* _DESCRIPTION OF THE TASK_
Take the line that contains "10 Formas de" and each line after it to the end of the material below, and return them exactly, minus the pictures.

* _DATA RECORDS_
──────
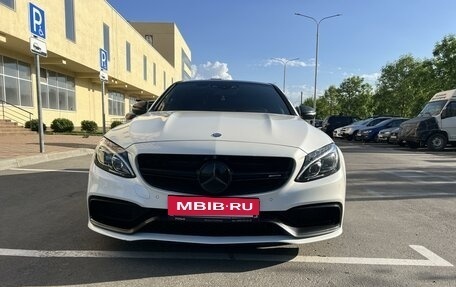 Mercedes-Benz C-Класс AMG, 2017 год, 5 500 000 рублей, 2 фотография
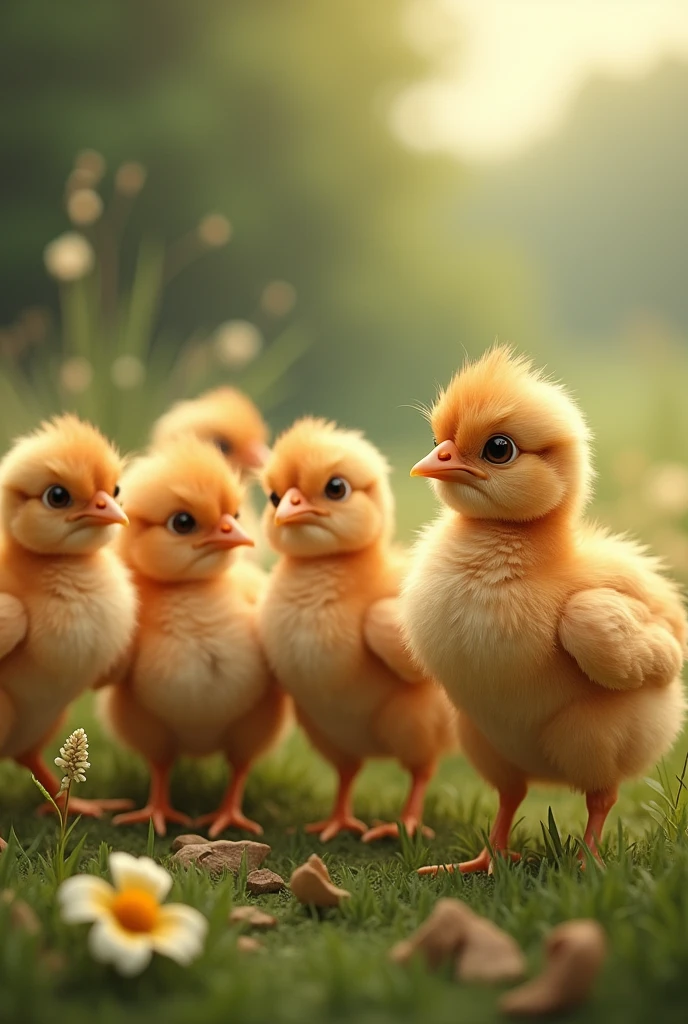 Naked chicks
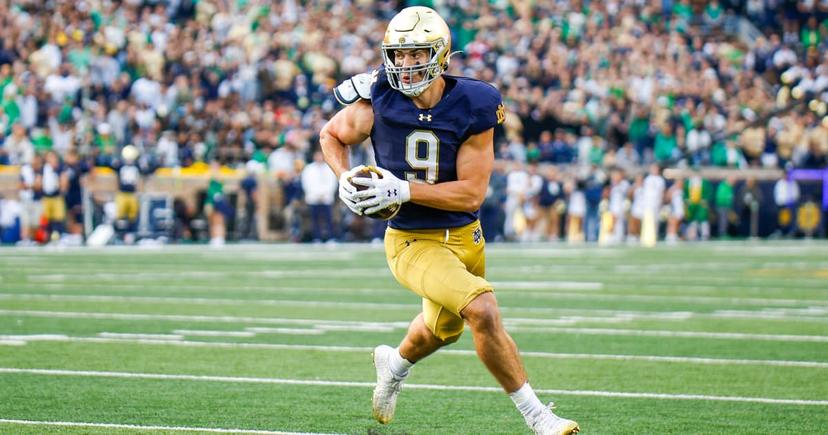 Eli Raridon and the Irish perform well with their backs against the wall - Notre Dame Arkansas Picks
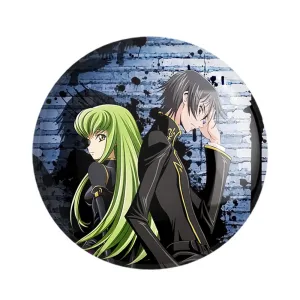 پیکسل لولوش و سی سی انیمه کد گیاس Code Geass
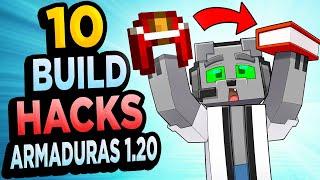  10 Formas de Usar las Nuevas ARMADURAS de Minecraft 1.20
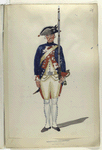 Infanterie Regiment Kinschot. R. no. 7.  1753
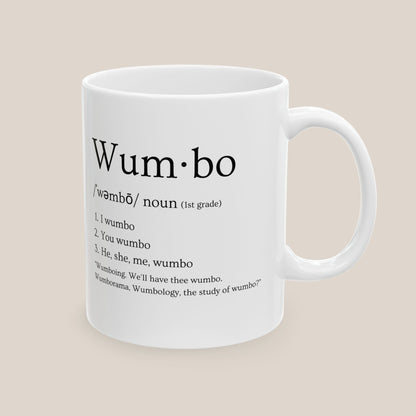 'Wumbo' Mug (11oz)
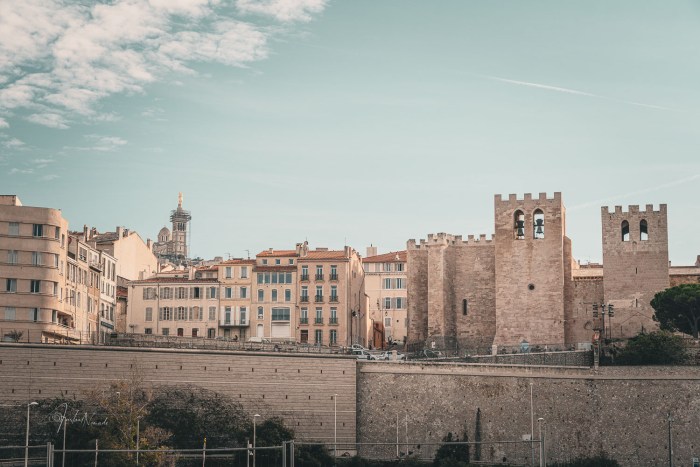 vue cathedrale notre dame de la garde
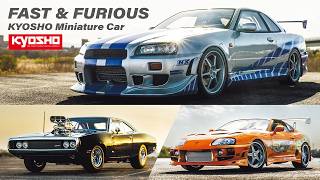 KYOSHO X The Fast Saga | The Stunning Die-Cast &amp; Resin Model Car Lineup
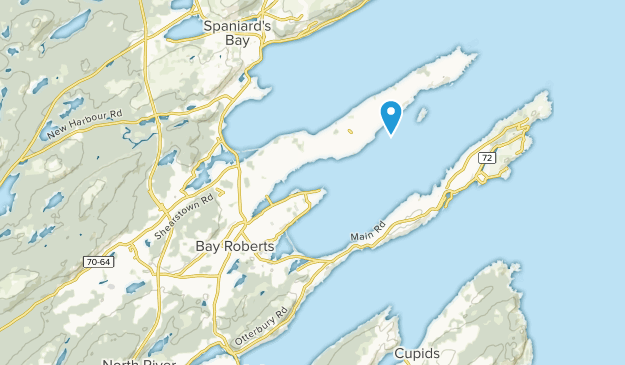 Bay Roberts, Terre-Neuve-et-Labrador Map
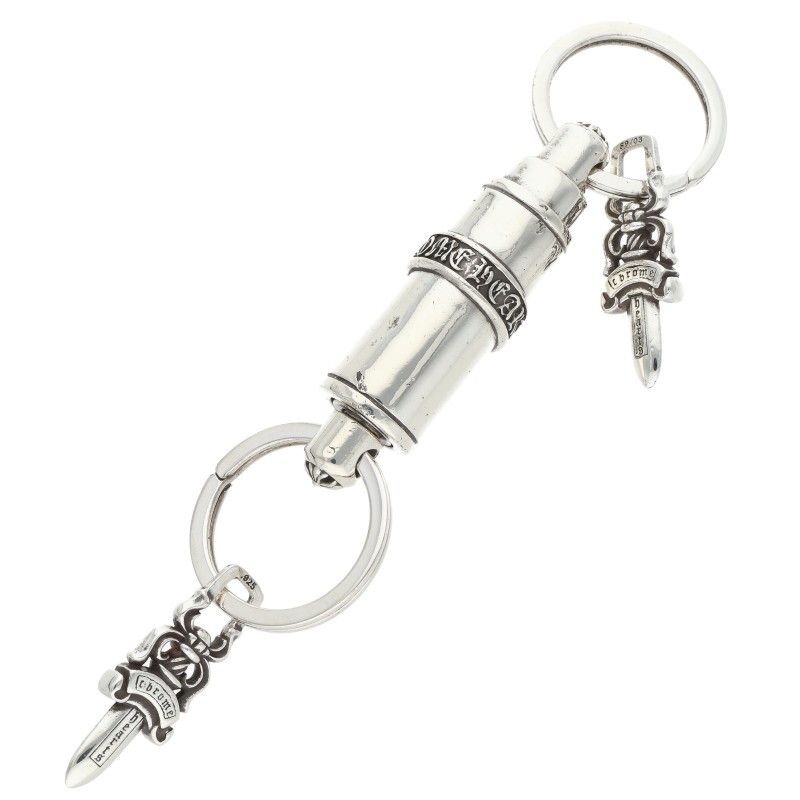 クロムハーツ KEYRING VALET バレットシルバーキーチェーン メンズ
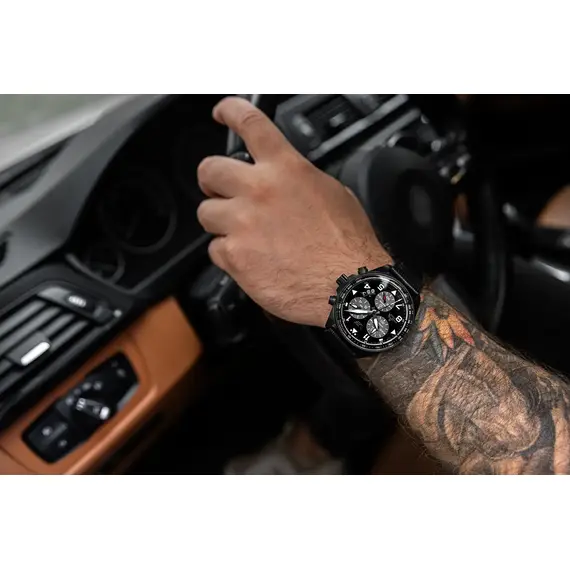 Pánské hodinky Vostok Europe Space Race 6S30-325C744, Verze: černá2 , 4 image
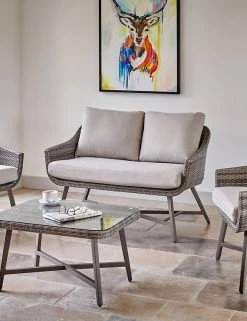 Kettler Garden Furniture LaMode 2 Seater Outdoor Sofa -Dining Room Furniture Sales MS 05 T65 9610C MY X EC 2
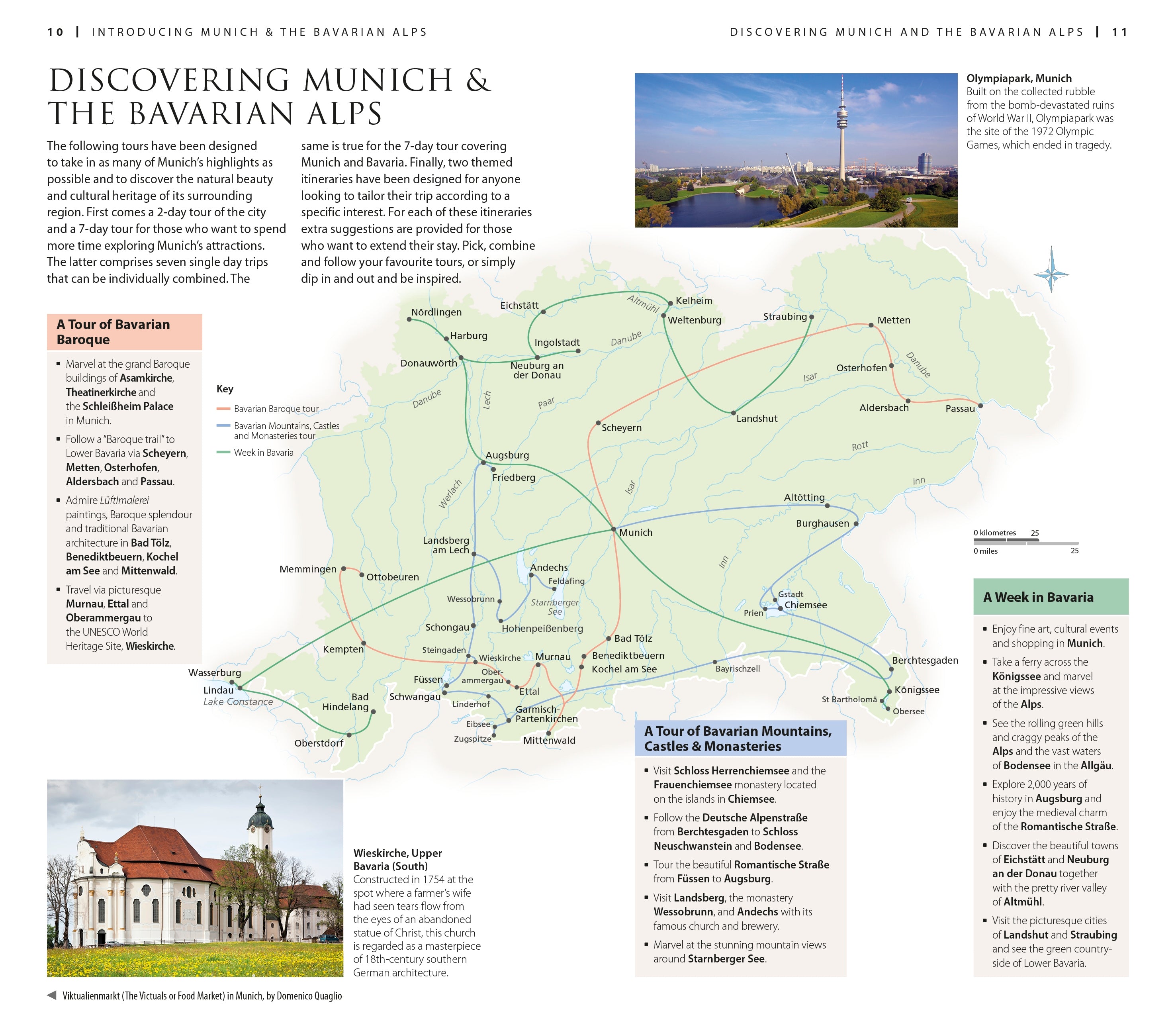 DK Munich and the Bavarian Alps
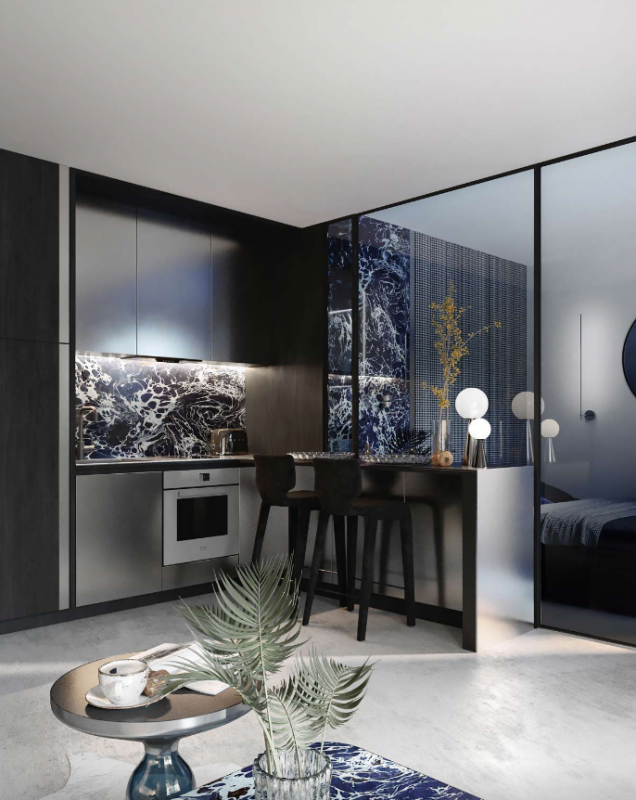 Функциональные и комфортные апартаменты в Каннах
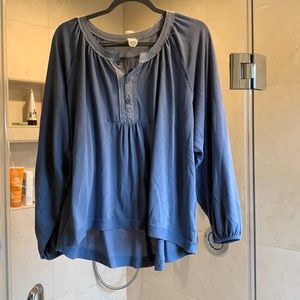 Flowy we the free top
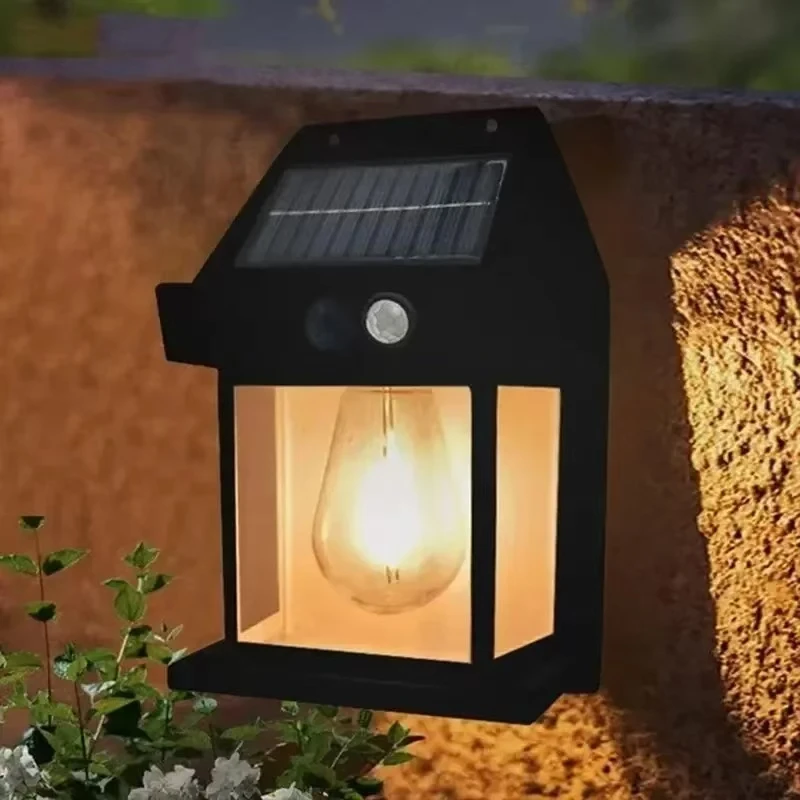 Outdoor Solar Tungsten Wall Li - Outdoor Lighting Garage recension och pris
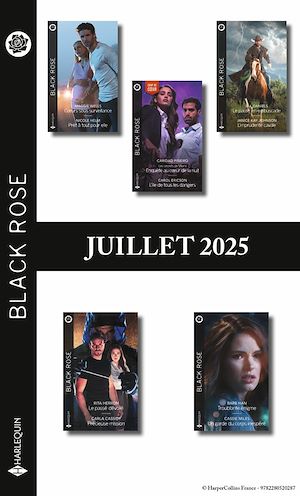 Téléchargez le livre :  Pack mensuel Black Rose - 10 romans (Juillet 2025)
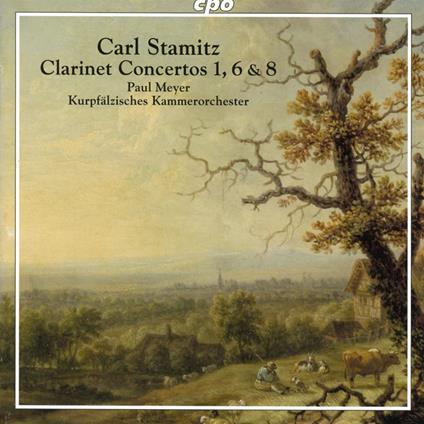 Concertos For Clarinet & Orchestra Vol.2 - CD Audio di Carl Stamitz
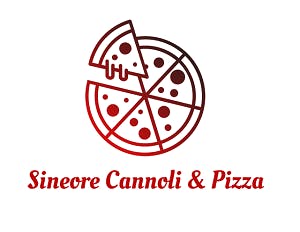 Sineore Cannoli & Pizza Logo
──────
* _FINISHED TASK_
  10 Formas de Usar las Nuevas ARMADURAS de Minecraft 1.20
 Infanterie Regiment Kinschot. R. no. 7.  1753
 'Wumbo' Mug (11oz)
 vue cathedrale notre dame de la garde
 KYOSHO X The Fast Saga | The Stunning Die-Cast &amp; Resin Model Car Lineup
 Bay Roberts, Terre-Neuve-et-Labrador Map
 クロムハーツ KEYRING VALET バレットシルバーキーチェーン メンズ
 Pánské hodinky Vostok Europe Space Race 6S30-325C744, Verze: černá2 , 4 image
 Kettler Garden Furniture LaMode 2 Seater Outdoor Sofa -Dining Room Furniture Sales MS 05 T65 9610C MY X EC 2
 DK Munich and the Bavarian Alps
 Функциональные и комфортные апартаменты в Каннах
 Flowy we the free top
 Outdoor Solar Tungsten Wall Li - Outdoor Lighting Garage recension och pris
 Téléchargez le livre :  Pack mensuel Black Rose - 10 romans (Juillet 2025)
 Concertos For Clarinet & Orchestra Vol.2 - CD Audio di Carl Stamitz
 Sineore Cannoli & Pizza Logo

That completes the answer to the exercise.